_STUDY MATERIAL_:
"""

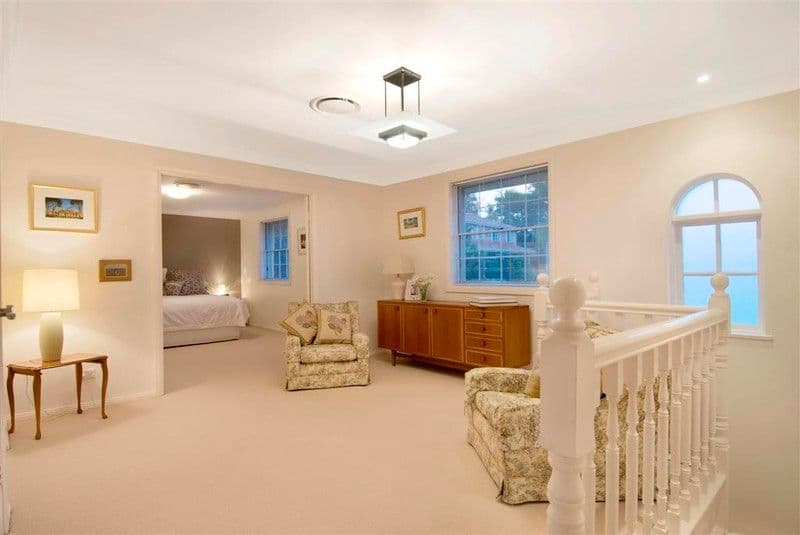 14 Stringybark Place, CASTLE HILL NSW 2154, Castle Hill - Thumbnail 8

"""
"""

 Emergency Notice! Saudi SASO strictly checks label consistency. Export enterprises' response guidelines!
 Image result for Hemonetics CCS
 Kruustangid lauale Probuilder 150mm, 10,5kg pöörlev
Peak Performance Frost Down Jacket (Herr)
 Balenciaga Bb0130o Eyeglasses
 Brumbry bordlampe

"""
"""

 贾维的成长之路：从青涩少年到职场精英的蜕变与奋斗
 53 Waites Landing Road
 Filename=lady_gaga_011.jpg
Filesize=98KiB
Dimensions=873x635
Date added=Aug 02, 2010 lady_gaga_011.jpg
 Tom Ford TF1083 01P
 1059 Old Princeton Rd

"""

_INSTRUCTIONS TO FOLLOW_: Going back to the entries above, set down exactly the lines that begin at the one with "Date added=Aug 02, 2010 lady_gaga_011.jpg" and end at the one with "1059 Old Princeton Rd", both included, and nothing else.

_OUTPUT OF THE TASK_:
Date added=Aug 02, 2010 lady_gaga_011.jpg
 Tom Ford TF1083 01P
 1059 Old Princeton Rd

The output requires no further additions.